A revista do Sindicato dos Advogados, a Ampliar, traz
uma entrevista exclusiva com o ex-ministro da Casa Civi, José Dirceu.
Disponibilizamos a íntegra da entrevista aqui no site.
A revista pode ser obtida na sede do Sindicato - os
associados receberão um exemplar pelo correio.
O ex-ministro da Casa Civil, José
Dirceu, foi condenado pelo STF no julgamento da Ação Penal 470. Em entrevista
exclusiva à revista Ampliar, ele fala sobre o julgamento e de seu futuro:
Ampliar: Tendo em vista a tradição do Judiciário, a aceitação
da tese da PGR, na AP 470, da teoria do “domínio do fato” foi um casuísmo
contra o PT e os partidos da base de apoio a Lula e Dilma?
José
Dirceu: Não se trata de casuísmo, mas sim o recurso que o Supremo encontrou
para me condenar mesmo sem provas. A teoria do domínio do fato exige que se
prove a culpa do mandante. Esta tese jamais poderia ser aplicada contra mim,
nenhuma prova foi apresentada em meu desfavor, dezenas de testemunhos estão
juntados no processo, atestando minha inocência.
Ampliar:
O poder que procuradores e magistrados passam a
ter com a tese do “domínio do fato” pode ser acusado de arbitrário?
José
Dirceu: A mesma injustiça poderá ser cometida contra qualquer cidadão Brasil
afora. O exemplo do uso de uma teoria estrangeira para suprir a falta de provas
poderá atingir outras pessoas inocentes, o que é muito preocupante.

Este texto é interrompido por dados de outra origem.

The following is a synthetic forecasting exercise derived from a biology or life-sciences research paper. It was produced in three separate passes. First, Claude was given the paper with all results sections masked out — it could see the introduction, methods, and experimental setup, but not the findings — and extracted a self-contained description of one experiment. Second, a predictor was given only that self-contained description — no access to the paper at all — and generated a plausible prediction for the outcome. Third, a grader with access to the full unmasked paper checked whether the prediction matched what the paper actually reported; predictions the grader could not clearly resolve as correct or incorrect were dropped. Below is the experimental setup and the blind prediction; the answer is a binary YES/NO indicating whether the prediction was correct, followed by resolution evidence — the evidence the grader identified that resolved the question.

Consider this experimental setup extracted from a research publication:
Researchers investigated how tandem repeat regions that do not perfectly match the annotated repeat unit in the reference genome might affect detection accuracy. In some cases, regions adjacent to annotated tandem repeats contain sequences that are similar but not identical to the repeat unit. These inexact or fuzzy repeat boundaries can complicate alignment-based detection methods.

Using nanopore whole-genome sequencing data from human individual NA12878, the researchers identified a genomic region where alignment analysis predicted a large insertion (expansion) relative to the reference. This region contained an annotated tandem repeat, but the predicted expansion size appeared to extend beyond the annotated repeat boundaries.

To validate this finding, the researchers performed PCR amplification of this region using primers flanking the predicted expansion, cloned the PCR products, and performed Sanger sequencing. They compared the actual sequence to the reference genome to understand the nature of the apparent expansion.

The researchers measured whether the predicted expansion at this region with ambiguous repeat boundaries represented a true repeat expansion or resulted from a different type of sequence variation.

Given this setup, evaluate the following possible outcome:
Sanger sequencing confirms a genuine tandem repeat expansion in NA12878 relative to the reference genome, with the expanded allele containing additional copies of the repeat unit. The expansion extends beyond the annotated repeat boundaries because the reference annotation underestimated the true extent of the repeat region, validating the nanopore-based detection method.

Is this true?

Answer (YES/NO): NO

Ampliar: Em uma nota em seu blog, o senhor desenvolve a tese de que a
sua condenação seria um ataque às prerrogativas do direito de defesa. Por que,
tendo em vista esta preocupação, a sociedade organizada em geral não tem
mostrado a mesma preocupação?
José
Dirceu: Não há dúvidas de que o julgamento da Ação Penal 470 flexibilizou
garantias fundamentais da Constituição e comprometeu nosso direito de defesa.
Mas a sociedade não está quieta e há meses já se manifesta contra as decisões
do STF. A prova disso é que em setembro, quando ficou claro o ritmo de
condenações no STF, mais de 300 formadores de opinião, entre intelectuais,
artistas, acadêmicos e lideranças sociais e políticas, publicaram manifesto
preocupados com a espetacularização do julgamento, promovido pelos grandes
veículos de comunicação. Também alertaram para o risco de se exigir e alcançar
condenações por uma exemplaridade falsa e forçada. Os abaixo assinados
repudiavam ainda o linchamento público e defendiam a presunção de inocência.
Em
poucos dias, mais de 4 mil pessoas assinaram o manifesto em todo o país, porém
a notícia passou longe da grande imprensa. De lá pra cá, cresce a cada dia o
número de artigos de juristas e professores de Direito preocupados com o rumo
que o Supremo tomou, quebrando jurisprudências, aplicando indevidamente teorias
como a do domínio do fato e elevando o tom político, o que demonstra cada vez
que se trata de um julgamento de exceção.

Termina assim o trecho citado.